According to the “GTEx” portal TMEM176B appears to be expressed in colon as well as in whole blood (Fig. 2b). The eQTL analysis (from the “GTEx” portal) reports a significant lower expression level of TMEM176B gene both in whole blood and colon from individuals carrying the T/T genotype of rs2072443 SNP compared to non-carriers (Fig. 2c-d), suggesting that the SNP negatively affects TMEM176B, at least at transcriptional level.
Analysis performed using data from the “TCGA” public database showed that high levels of TMEM176B expression are associated with a poor 5-year survival (p = 0.012) (Fig. 2e). Moreover, TMEM176B expression is incremented in disseminated CRC tumors (TNM III and IV) compared to localized tumors (TNM I and II) (p = 0.043) (Fig. 2f).

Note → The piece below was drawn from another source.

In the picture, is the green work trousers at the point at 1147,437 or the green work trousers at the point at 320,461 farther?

Therefore, either the progression and the severity of CRC appeared to be associated with an augmented TMEM176B expression, confirming the possible eQLT effect of rs2072443 and the previously published data by Segovia and colleagues (Segovia, 2019) .
To elucidate the meaning of TMEM176B association with CRC in the context of NLRP3 inflammasome activation (Fig. 2g), we then tried to characterize the effect of rs2072443 SNP on the complex.

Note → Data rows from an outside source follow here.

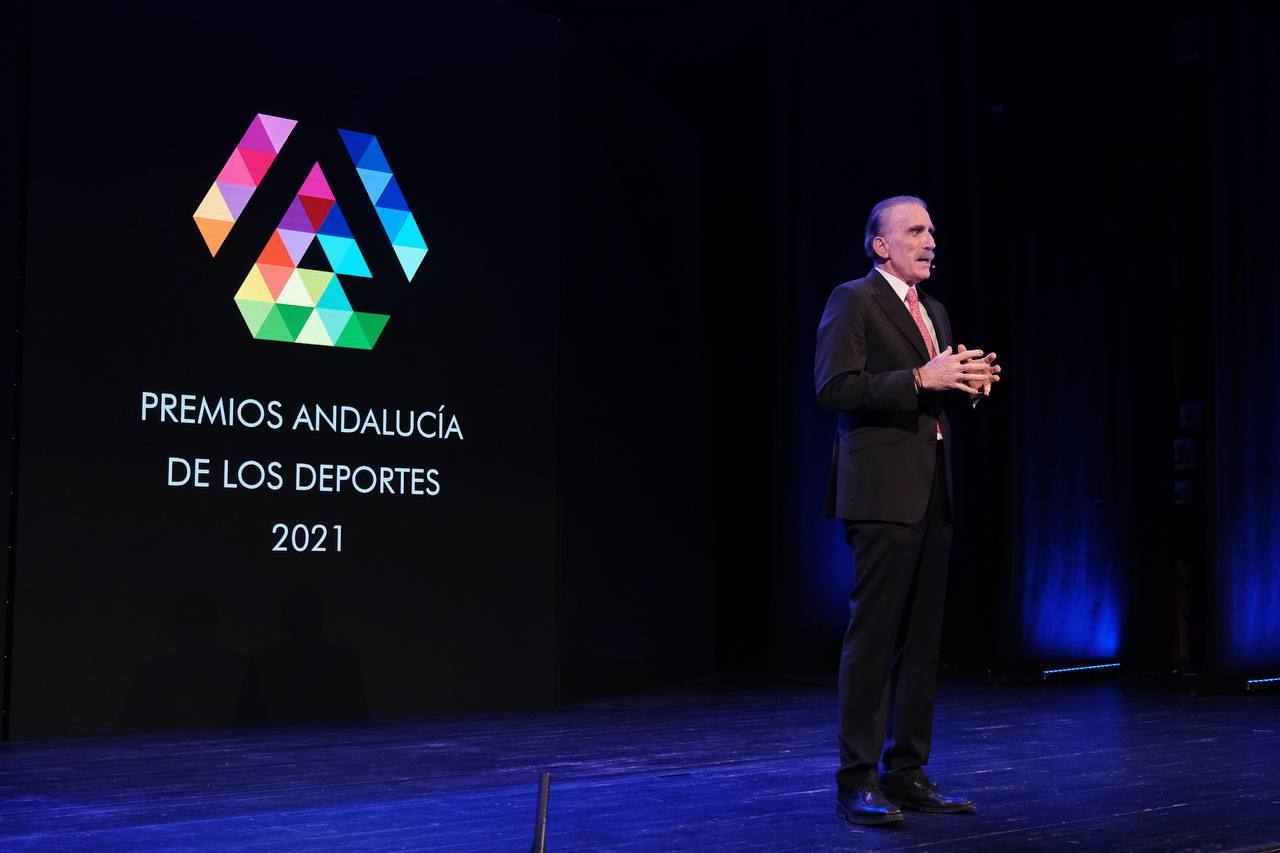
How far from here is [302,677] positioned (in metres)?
4.60

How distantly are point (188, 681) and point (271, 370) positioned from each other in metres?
1.13

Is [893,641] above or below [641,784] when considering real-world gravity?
above

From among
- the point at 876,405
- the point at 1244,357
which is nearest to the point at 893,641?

TMEM176B was first described in the myeloid compartment specifically in murine dendritic cells (Condamine, 2010) . However, the activation of NLRP3 inflammasome has been reported in myeloid as well as lymphoid cells in humans (Shelbi, 2020, Ali, 2017, Arbore, 2016) [18,13-14]. To depict the effect of the variant on NLRP3 inflammasome in distinct types of leukocytes, we performed a genotype-guided assay in monocytes, MDM and MDDC, CD4+ T and CD19+ lymphocytes from HD. The cells were stimulated with classical stimuli for NLRP3 inflammasome activation: LPS followed by ATP for monocytes, MDM and MDDC (Gattorno, 2007, Dos Reis, 2019, Souza, 2020) [10-12], ß-glucan for B lymphocytes (Ali, 2017)  polyclonal stimulation with anti (𝝰)-CD3 and 𝝰-CD28 for CD4+ T lymphocytes (Arbore, 2016) . Main findings are included in Fig. 2 (complete results in Supplementary Figure 1).
Monocytes and MDM from HD carrying the rs2072443 variant displayed significantly increased IL-1ß release in response to LPS and ATP (Fig. 2h-i). It is worth highlighting that we were not able to detect significant amounts of IL-18 in stimulated monocytes supernatants and for MDM we observed reasonable release of that cytokine however without significant difference among genotypes.
No significant differences were observed for other conditions or cells (Supplementary Figure 1), suggesting a cell-specific effect of this SNP, possibly depending on the expression of TMEM176B or either on the function played in different leukocytes. As expected, rs2072443 did not affect the secretion of a caspase-1-independent cytokine, such as TNF-α Supplementary Figure 1).
As TMEM176B has been recently described as a negative regulator of NLRP3/caspase-1-dependent IL-1ß release in mice (Segovia, 2019) , our results fit well with the eQTL data in humans: the less TMEM176B is expressed, the less it can inhibit NLRP3 inflammasome and IL-1ß release.